Broken Vases

P.S: To all The Friendships that are Broken And Hurting


Written by Miranda Fanor and Favour Amoye.





Isn't it funny, how life takes us on journeys we never predict? Like how you meet your friend on the first day online and offline, and you thought ‘wow! I would love this person to stick around with me. Two months and you are vibing in the sweetness of a constant companion. Three months and you guys talk once in three days, six months and you're strangers. In between words not spoken there you are, broken. 

The drama of sinking friendships goes like this: 

In friendship, as we know, there are times when the ship indeed has sailed and the anchor is nowhere to be found but there are also instances of sheer novelties such as struggling with the fact that we can't get that 1.0 version of our friend we knew. It comes after you and you remember you and your friend's first rodeos; they lasted for two or three days to weeks. During that period, you have that awkward term we will like to term ‘The Break!’ That awkward phase was littered with raised voices, disagreements spanning hours over on the phone, or most likely - a litany of WhatsApp messages.

One party gives in for peace's sake and then there is that hush you dreaded. It comes in many forms but here is a sample, "It's morning, he hasn't messaged me. Fine! I won't message him". Both parties are at it but pride won’t let either and no one messages so you stare at your phone.

In one of your aimless scrolling on your electronic device, you see a picture of them. The truth stares at you: you miss him or her. You have put on your phone several times just to see if he has called back or texted back, you have inspected the volume button just to see if it's on silent and readjusted it severally, and still, he hasn't called, he hasn't texted and possibly, he hasn't flinched since yesterday's spat. You see the dreams you had of both of you spending eternity together and your chest becomes heavy. 

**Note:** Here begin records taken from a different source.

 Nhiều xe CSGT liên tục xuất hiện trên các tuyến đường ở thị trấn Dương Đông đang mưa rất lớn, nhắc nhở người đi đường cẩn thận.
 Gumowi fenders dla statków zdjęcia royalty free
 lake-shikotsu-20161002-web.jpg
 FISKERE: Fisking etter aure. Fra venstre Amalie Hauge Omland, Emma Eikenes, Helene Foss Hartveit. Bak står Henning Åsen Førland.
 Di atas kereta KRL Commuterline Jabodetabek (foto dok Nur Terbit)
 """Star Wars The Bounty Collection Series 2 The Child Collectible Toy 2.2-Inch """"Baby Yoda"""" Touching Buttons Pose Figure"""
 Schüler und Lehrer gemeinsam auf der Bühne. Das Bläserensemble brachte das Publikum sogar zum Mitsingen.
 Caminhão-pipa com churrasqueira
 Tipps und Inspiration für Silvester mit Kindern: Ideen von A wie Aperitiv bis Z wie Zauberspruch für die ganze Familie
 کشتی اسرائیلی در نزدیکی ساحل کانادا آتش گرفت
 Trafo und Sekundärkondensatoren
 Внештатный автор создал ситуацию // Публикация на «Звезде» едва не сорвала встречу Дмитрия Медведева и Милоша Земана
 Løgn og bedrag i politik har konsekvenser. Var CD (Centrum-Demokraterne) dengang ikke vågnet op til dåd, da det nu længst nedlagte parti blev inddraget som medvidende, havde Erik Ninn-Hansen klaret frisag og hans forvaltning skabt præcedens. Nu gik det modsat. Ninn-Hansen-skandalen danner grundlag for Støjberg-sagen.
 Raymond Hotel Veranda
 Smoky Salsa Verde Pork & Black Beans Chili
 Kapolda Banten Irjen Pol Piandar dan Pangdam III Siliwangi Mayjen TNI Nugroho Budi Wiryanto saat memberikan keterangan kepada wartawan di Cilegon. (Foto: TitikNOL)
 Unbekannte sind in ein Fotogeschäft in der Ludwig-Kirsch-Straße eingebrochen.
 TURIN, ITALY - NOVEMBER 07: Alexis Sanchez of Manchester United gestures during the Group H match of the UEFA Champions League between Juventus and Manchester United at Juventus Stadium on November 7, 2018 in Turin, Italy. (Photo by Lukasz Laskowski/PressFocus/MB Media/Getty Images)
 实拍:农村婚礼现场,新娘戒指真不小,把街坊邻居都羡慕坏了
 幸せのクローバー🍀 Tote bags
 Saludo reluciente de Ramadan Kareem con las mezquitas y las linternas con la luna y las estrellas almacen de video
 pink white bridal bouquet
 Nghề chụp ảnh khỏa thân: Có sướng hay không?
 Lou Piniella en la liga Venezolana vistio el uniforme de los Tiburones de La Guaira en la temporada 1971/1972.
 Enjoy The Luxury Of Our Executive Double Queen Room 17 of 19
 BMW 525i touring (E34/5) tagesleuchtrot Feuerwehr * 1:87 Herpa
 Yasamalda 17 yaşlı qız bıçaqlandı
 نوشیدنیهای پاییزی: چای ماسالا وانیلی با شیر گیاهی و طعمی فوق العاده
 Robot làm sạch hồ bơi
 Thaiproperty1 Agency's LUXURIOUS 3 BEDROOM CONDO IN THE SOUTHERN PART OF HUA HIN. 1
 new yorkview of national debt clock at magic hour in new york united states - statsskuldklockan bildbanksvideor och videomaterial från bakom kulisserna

The idea of allowing situations to linger on in friendships isn't the best. Perhaps, in your case, it isn’t a rodeo but the enemy of time has made one of the parties outgrow the pact, too busy for each other. Your conversations are stale and sour, you hardly know what is happening in the other’s personal life. They were once friends, now they are strangers.

Ever since I had a spat with my friend in secondary school, I have grown with the ideology, that "anything that enters fire never comes out the same. The same I offer to you: you might never get the friend you knew back again. What we have now is a redefined persona, grown and might not fit your preferences. That person has seen shades of you, and  of them, and it is only fitting that they adjust. 

The new persona is a machine mix of new parts you don’t recognize and the familiar. Think of it like a vase. Think of yourself as a new vase and your friend (or any relationship) as the same. As you progress through life, experiences and emotion leave a dent, a crack, a hole punched through your vase. So here are you and your friend, two broken vases that have come together, hoping you stay and see them forever. Whenever you and your friend have a rodeo where you drift apart, those tears on your vases are beginning to widen; some holes grow deeper, some patches are torn up, some leak while some break into little pieces. What you refuse to see is the new version, not the same threadwork that you met, and to be honest, this threadwork is giving you a hard time. 

But then, what's so wrong with change? Weren't you broken before you met them? 

We are always the first to spew out "change is the only constant thing in life" but are seemingly hard-pressed to believe that such applies to our friendships. We ought to remember that we are all broken at various turns and to expect a wholesome piece is a lofty expectation. Pieces would be lost and each time they come back to you, they will come back to you patched, patched from the scars of your friendship. The question shouldn't be, what happened to us, but rather are you ready to take back a new version of them? More appropriately, like a Jigsaw puzzle, are you ready to fit into their crack and them into yours? Friendship is about growing and clumsily healing, it takes one who is ready to fit into those patches for them to work.  


Good news! There is a "happy ending" though; when you both graduate from hours of conversation into forceful conversations that barely last minutes when the jovial talks have now shelled into this "mature" phase where both of you are satisfied saying a few words and calling it a day almost immediately when you can treasure what you now have with them and not worry. Only when you graduate will you find a bond that is unbreakable-patched but has stayed closed through eternity. 

So look at it this way: at least they are here with you-present in your conversations and jokes. At least you came out of the fire a bit scathed and not burnt and if you ask me, that's fine, that's life, we don't get to always set the rules. Sometimes, we just have to follow them.



About The Authors


Miranda Fanor is a contributor to Arkore Write. She writes fiction, and articles and constantly wonders about the intricacies of human relationships. When she is not writing she is experimenting with new hobbies and music genres.


Favour Amoye is also a regular contributor to Arkore Writes. He writes Poetry, and articles and constantly draws from his wealth of real-life experiences to navigate his pieces. When he is not writing, he is on a chess board studying, analyzing, and playing a ton of chess games.